The project is part of the Belt and Road Initiative, launched by Xi Jinping in 2013 to strengthen Beijing’s commercial position and geopolitical influence globally. The Belt and Road partners have long discussed the danger of having to hand over their assets to China, especially infrastructure such as ports, airports and railways, in the event of default on loans and related interest.

The best known case is that of Sri Lanka. In 2017, Colombo leased the port of Hambantota to a Chinese company for a term of 99 years. The port in the south of the country was handed over for defaulting on the debt owed to Beijing.

As reported Nikkei Asia, the company responsible for the construction of the railway line on the island of Java requested to extend the exploitation concession of the work from 50 to 80 years. The problem is that Chinese shareholders own 40% of the shares of Kereta Cepat Indonesia China.

Within the Indonesian government, discontent with the situation is growing. In 2015, President Joko Widodo had awarded the project to China, and not to Japan, after the Chinese promise to finish the works in 2018, to start the transport a year later. In addition, Beijing offered lower costs than Tokyo: 5.5 billion dollars compared to 6.2 billion for the Japanese.

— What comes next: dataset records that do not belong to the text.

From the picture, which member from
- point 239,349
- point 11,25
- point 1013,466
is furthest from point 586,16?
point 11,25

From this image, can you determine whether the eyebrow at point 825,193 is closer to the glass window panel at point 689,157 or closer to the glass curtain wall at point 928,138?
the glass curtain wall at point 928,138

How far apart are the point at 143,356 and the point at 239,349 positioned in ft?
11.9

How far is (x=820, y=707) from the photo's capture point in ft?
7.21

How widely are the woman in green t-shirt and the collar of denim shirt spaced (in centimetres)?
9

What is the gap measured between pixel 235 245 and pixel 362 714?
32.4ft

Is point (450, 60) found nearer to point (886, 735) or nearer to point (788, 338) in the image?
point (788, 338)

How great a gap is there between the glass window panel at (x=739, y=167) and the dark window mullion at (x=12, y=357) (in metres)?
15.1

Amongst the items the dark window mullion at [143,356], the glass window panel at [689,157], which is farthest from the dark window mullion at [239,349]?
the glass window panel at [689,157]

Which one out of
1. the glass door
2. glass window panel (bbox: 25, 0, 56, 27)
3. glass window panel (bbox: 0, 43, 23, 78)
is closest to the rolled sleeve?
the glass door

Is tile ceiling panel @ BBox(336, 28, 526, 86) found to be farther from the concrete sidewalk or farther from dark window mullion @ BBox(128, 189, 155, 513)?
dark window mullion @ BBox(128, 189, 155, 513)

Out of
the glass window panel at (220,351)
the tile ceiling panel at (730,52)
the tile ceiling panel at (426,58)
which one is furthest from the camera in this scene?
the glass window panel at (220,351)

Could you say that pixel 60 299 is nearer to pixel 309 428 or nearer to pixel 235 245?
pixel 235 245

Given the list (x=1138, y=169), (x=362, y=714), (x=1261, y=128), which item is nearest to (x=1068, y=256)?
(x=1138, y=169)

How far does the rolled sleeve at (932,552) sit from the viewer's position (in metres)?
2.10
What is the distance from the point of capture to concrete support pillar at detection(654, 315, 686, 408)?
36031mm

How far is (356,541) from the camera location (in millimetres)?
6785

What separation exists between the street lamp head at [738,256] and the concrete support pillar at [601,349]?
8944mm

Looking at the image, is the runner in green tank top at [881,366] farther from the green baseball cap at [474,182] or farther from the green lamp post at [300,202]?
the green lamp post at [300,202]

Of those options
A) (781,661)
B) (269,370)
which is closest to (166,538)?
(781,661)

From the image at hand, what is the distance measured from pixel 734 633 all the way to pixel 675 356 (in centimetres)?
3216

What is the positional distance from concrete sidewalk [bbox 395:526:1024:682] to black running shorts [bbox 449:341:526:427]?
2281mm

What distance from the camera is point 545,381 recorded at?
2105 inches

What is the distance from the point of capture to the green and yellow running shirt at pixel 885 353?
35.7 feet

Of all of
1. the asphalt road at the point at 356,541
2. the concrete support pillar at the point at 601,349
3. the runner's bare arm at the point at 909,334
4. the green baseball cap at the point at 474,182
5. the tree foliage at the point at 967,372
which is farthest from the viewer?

In addition to the delays and higher costs, critics of the China award also point out that Beijing lenders charge much higher interest rates than Japanese ones. The Widodo government has asked Chinese lenders for a cut from 4% to 2%, but the other party has agreed to a floor of 3.4% – the China Development Bank, however, requires a public guarantee on loans granted.

Many countries that receive Chinese investment under the Belt and Road are in a delicate financial situation. According to recent calculations, 60% of Chinese loans abroad have gone to states with debt problems. Several economists point out that this, along with fears of Beijing’s growing influence, makes China’s partners more wary of the Belt and Road.

It is no coincidence that from the run-up to the pandemic to date, the flow of Chinese funds for the “Belt and Road” has dropped sharply, from $46.2 billion in 2019 to $28.7 billion last year, according to the calculations of China Global Investment Tracker.